Stored dataset items →
· · · ·
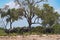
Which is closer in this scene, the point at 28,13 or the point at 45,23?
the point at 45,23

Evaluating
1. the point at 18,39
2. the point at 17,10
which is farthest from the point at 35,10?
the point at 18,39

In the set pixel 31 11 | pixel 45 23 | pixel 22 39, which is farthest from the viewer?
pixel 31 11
· · · ·
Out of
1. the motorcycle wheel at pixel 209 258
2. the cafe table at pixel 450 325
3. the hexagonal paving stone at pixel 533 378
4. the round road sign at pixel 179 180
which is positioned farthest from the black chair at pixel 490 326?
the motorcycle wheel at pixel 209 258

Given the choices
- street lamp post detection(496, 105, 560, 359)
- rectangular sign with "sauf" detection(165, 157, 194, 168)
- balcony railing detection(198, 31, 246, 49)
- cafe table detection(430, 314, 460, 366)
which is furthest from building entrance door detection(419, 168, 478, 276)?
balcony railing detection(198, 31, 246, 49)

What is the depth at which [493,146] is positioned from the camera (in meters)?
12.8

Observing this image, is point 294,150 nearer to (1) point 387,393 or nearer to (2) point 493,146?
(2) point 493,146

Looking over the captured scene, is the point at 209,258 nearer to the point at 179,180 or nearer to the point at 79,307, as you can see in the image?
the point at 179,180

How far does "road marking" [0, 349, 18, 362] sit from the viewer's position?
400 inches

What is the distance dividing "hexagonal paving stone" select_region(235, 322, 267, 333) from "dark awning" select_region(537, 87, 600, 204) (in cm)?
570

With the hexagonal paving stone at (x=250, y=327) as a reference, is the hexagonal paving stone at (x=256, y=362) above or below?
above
· · · ·
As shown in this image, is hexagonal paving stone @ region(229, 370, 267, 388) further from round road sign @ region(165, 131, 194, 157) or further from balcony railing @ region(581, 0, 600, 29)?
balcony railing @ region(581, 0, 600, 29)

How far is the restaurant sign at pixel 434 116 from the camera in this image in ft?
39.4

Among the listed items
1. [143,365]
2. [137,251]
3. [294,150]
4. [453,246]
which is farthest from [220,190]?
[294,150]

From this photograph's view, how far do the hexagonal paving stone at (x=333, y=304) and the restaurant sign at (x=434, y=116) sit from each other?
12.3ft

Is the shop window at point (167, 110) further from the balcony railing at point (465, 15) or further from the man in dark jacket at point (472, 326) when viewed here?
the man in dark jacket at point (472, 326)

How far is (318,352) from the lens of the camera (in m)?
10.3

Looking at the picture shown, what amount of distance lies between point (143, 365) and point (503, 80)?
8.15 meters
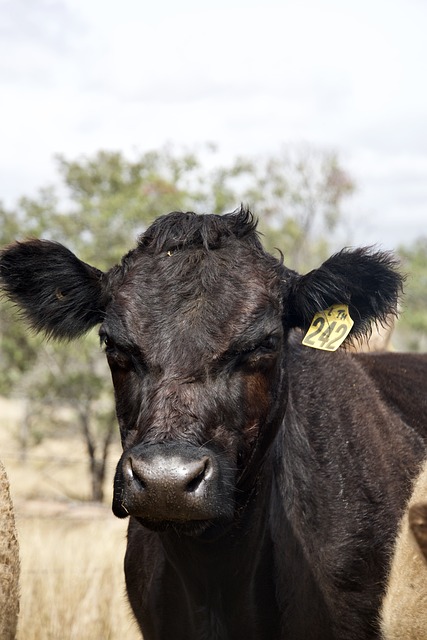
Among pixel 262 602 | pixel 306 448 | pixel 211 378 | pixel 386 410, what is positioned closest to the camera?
· · · ·
PROMPT → Rewrite the records starting with the line that contains "Among the listed items" and continuing through the line that contains "Among pixel 262", changing "shop window" to "storefront window" and keeping everything else the same. Give only those lines, without the pictures.

FINISHED EXERCISE →
Among the listed items
1. [143,365]
2. [137,251]
3. [294,150]
4. [453,246]
which is farthest from [220,190]?
[294,150]

From this photograph's view, how far do the hexagonal paving stone at (x=333, y=304) and the restaurant sign at (x=434, y=116) sit from each other?
12.3ft

Is the storefront window at point (167, 110) further from the balcony railing at point (465, 15) or further from the man in dark jacket at point (472, 326) when viewed here?
the man in dark jacket at point (472, 326)

How far is (318,352) from the lens of the camera (in m)?
10.3

Looking at the picture shown, what amount of distance lies between point (143, 365) and point (503, 80)?
8.15 meters
Among pixel 262 602 | pixel 306 448 | pixel 211 378 | pixel 386 410, what is positioned closest to the camera?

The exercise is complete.